Biedroń zapowiedział, że w sobotę 7 marca przedstawi projekt ustawy, który – tu cytat – „oczywiście jako prezydent podpisze, przyznający kobietom w Polsce prawo do bezpiecznego przerywania ciąży do 12 tygodnia”. „To projekt, który wychodzi naprzeciw postulatom zgłaszanym przez środowiska kobiece” – stwierdził.
„Wiemy, że polska prawica rządząca od 15 lat nazywa to prawo +kompromisem+. To nie jest żaden kompromis” – oświadczył polityk.
Z takim poglądem nie zgadza się senator PiS Jan Maria Jackowski.

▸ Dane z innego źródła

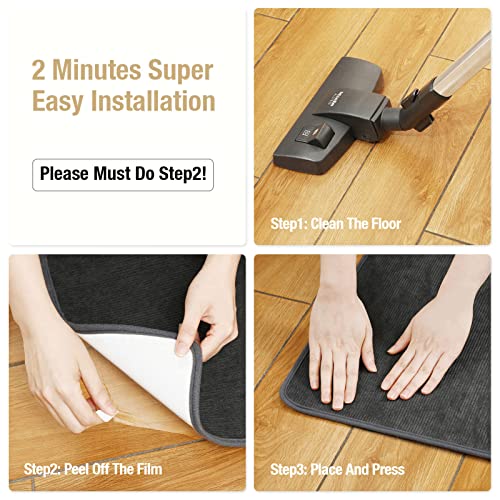 2 Minutes Super Easy Installation

Please Must Do Step2!

Step1: Clean The Floor

Step2: Peel Off The Film

Step3: Place And Press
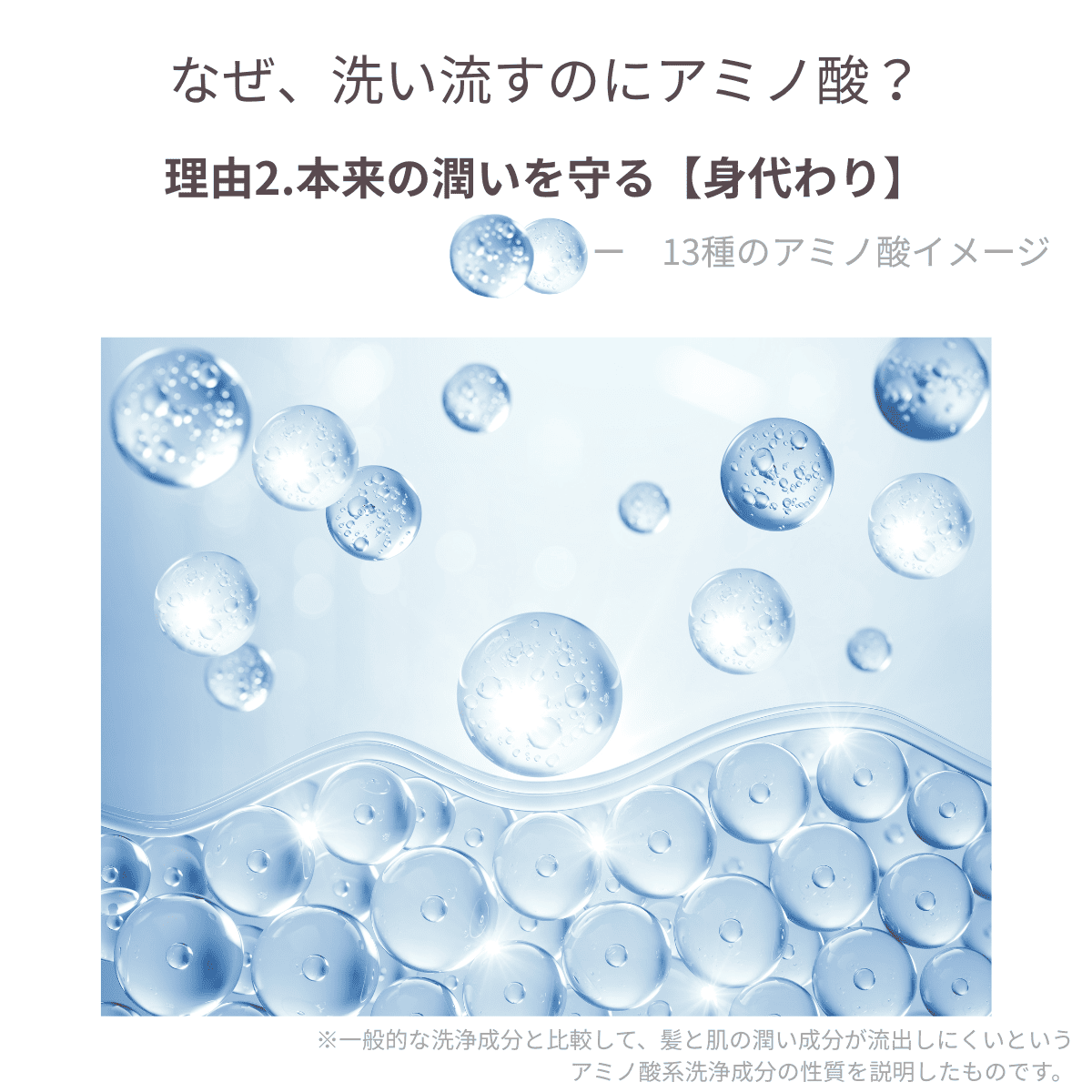 なぜ、洗い流すのにアミノ酸？

理由2.本来の潤いを守る【身代わり】

ー　13種のアミノ酸イメージ

※一般的な洗浄成分と比較して、髪と肌の潤い成分が流出しにくいというアミノ酸系洗浄成分の性質を説明したものです。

– Dziecko nienarodzone ma prawo do życia, które politycy powinni chronić – wskazuje.
– Przede wszystkim trzeba powiedzieć, że tzw. aborcja na życzenie czy aborcja z przyczyn społecznych została zakwestionowana przez Trybunał Konstytucyjny już w 1997 roku. W moim przekonaniu taka ustawa byłaby sprzeczna z konstytucją, ale o tym powinien rozstrzygnąć TK. Jak wiemy jest wniosek do Trybunału grupy posłów – nie tylko Prawa i Sprawiedliwości – o sprawdzenie tej przesłanki eugenicznej. Mam nadzieję, że TK tę kwestię szybko rozpatrzy. W poprzedniej kadencji jak pamiętamy Trybunał tym bardzo ważnym – fundamentalnym z punktu widzenia praw człowieka – problemem przez dwa lata się nie zajął – akcentuje senator RP.
Obecne prawo z 1993 r. zezwala na dokonanie tzw. aborcji w trzech sytuacjach: gdy ciąża stanowi zagrożenie dla życia lub zdrowia kobiety, gdy jest duże prawdopodobieństwo ciężkiego i nieodwracalnego upośledzenia płodu albo nieuleczalnej choroby zagrażającej jego życiu, a także gdy ciąża powstała w wyniku czynu zabronionego.